Breakfast. I love breakfast type food. Frequently have pancakes for dinner.

I started to say any meal I don't have to cook. The only time I ever go out to eat is when my brother surprises me and takes me out. We always go to a place that serves breakfast all day and that's what we both have. I have a very nice 'big' brother.


----------



## taffboy (May 31, 2014)

LindaV said:


> Breakfast. I love breakfast type food. Frequently have pancakes for dinner.
> 
> I started to say any meal I don't have to cook. The only time I ever go out to eat is when my brother surprises me and takes me out. We always go to a place that serves breakfast all day and that's what we both have. I have a very nice 'big' brother.

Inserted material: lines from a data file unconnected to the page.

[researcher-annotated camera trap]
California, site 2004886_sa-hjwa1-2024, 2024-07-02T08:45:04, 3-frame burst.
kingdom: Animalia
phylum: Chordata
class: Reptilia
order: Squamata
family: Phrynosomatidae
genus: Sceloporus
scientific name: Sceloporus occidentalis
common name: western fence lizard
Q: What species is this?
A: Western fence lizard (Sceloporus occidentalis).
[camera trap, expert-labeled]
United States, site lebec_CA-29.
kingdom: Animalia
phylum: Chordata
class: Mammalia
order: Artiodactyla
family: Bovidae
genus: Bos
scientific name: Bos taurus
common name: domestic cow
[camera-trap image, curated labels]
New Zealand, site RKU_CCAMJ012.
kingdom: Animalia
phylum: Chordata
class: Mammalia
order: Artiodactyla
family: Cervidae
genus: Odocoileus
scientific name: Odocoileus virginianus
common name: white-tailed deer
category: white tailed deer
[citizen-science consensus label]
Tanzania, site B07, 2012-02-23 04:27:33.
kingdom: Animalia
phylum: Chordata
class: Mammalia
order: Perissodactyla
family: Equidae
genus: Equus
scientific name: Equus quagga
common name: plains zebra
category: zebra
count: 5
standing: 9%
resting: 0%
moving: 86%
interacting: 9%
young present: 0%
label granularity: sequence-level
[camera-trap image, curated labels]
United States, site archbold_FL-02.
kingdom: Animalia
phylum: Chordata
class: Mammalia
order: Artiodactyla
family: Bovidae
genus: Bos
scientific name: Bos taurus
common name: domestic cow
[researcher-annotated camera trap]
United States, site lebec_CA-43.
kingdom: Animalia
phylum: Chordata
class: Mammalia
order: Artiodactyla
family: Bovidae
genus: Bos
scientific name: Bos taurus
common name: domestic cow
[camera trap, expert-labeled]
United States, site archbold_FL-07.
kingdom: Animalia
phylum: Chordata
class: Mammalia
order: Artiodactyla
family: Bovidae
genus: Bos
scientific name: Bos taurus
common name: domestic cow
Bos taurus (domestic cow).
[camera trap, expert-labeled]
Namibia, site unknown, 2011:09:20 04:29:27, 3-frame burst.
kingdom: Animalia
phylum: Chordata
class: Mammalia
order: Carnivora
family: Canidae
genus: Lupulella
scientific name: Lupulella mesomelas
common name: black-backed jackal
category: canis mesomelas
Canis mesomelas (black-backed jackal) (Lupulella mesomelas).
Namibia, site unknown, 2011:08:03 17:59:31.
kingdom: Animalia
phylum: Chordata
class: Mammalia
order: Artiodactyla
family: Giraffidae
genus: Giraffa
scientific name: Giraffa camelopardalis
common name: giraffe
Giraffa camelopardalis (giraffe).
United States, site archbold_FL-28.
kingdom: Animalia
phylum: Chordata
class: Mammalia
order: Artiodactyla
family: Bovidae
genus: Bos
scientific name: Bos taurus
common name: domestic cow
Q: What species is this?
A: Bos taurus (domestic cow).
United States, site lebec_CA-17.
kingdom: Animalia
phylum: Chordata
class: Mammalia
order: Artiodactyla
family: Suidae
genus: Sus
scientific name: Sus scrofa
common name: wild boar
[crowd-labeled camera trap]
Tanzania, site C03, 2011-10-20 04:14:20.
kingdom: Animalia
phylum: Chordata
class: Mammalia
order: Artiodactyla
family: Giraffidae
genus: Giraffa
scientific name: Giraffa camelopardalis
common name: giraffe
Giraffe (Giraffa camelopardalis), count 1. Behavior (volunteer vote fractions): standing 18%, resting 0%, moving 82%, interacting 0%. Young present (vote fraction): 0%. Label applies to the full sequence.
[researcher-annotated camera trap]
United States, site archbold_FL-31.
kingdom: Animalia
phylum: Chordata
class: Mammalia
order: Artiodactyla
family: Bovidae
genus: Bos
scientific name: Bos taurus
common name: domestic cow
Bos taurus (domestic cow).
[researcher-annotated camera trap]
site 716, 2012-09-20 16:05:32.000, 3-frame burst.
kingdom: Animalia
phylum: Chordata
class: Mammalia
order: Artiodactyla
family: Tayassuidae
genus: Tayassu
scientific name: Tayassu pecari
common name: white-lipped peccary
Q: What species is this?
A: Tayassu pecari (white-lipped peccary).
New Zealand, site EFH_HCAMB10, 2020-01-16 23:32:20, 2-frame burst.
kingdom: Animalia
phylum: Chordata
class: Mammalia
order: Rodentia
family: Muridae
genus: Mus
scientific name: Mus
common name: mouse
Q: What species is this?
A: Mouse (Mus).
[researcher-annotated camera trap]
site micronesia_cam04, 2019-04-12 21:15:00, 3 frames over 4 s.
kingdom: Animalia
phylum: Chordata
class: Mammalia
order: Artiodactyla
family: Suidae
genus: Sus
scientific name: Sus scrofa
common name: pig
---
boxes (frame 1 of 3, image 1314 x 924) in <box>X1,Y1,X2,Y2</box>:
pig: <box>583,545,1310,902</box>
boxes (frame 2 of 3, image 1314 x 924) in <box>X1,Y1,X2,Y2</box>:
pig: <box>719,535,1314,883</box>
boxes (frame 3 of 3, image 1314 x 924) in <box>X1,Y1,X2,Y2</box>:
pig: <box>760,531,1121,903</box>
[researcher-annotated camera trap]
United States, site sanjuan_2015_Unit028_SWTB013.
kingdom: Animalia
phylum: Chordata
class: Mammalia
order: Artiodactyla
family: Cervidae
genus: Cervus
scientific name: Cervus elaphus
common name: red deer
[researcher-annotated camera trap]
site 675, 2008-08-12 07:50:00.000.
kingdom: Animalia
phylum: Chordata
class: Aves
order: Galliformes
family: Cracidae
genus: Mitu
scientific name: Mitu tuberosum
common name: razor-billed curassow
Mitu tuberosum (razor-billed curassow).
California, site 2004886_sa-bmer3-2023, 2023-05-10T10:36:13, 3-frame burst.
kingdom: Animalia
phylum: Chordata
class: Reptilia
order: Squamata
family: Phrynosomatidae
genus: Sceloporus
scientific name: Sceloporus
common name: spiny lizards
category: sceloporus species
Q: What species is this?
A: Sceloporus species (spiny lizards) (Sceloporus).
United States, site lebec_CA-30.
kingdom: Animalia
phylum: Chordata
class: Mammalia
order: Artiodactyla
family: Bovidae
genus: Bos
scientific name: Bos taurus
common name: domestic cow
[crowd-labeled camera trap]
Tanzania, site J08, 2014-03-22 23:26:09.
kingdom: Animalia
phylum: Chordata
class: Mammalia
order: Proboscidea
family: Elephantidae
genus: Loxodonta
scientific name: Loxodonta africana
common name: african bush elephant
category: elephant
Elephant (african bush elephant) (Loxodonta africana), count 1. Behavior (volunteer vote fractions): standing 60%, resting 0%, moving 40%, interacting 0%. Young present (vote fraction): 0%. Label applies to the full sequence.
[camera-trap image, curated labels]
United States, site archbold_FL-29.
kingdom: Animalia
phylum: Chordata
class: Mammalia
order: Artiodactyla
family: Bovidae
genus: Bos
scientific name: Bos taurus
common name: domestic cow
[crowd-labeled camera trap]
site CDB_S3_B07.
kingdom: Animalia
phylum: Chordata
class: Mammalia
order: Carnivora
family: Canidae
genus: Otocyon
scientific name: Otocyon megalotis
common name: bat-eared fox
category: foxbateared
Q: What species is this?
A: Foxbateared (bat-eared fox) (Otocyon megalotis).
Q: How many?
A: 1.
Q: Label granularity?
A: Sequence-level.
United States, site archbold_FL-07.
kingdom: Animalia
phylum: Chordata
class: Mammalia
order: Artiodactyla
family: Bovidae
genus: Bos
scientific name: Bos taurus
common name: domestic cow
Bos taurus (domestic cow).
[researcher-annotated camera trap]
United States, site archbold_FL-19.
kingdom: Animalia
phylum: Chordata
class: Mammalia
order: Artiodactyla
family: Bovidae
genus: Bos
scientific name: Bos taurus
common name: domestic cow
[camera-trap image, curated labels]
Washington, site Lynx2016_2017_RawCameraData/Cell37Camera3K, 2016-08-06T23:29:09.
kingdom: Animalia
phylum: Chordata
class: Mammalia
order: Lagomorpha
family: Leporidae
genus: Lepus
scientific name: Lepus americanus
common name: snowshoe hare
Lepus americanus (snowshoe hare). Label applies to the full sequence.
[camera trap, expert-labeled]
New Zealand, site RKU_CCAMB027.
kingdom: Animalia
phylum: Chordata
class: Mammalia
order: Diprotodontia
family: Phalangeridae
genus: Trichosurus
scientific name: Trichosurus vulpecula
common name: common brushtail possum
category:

Look after him sounds like a nice lad.


----------



## LindaV (May 31, 2014)

He is. Everyone should have a brother like him. My earliest memory of him is me falling and cutting my knee on a piece of barbed wire. He picked me up and carried me inside the house, cleaned and bandaged my ouch. He has always been there for me and those nice breakfasts are probably the least of it all.


----------



## i_am_Lois (May 31, 2014)

Dinner, supper... whatever you call the evening meal.


----------



## taffboy (May 31, 2014)

LindaV said:


> He is. Everyone should have a brother like him. My earliest memory of him is me falling and cutting my knee on a piece of barbed wire. He picked me up and carried me inside the house, cleaned and bandaged my ouch. He has always been there for me and those nice breakfasts are probably the least of it all.


Great nice to have a brother like that to look after you.


----------



## Meanderer (Jun 1, 2014)

*Breakfast-Cereal Mascots as You Never Wanted to See Them Before*

If you've ever wondered what your favorite breakfast-cereal mascots would look like as real people, I've got good news and bad news: Someone's brought them to life, and the results are horrifying. Over the past six months, Peruvian illustrator Guillermo Fajardo has been creating digital art that reimagines cartoonish cereal characters as what he calls "moving and dramatic creatures." The recently finished series includes Captain Crunch, the Trix Rabbit, Count Chocula and Frosted Flakes's Tony the Tiger.

http://www.adweek.com/adfreak/breakfast-cereal-mascots-you-never-wanted-see-them-144713


----------



## Ruth (Jun 1, 2014)

Breakfast. Bacon and fried egg. Yum.


----------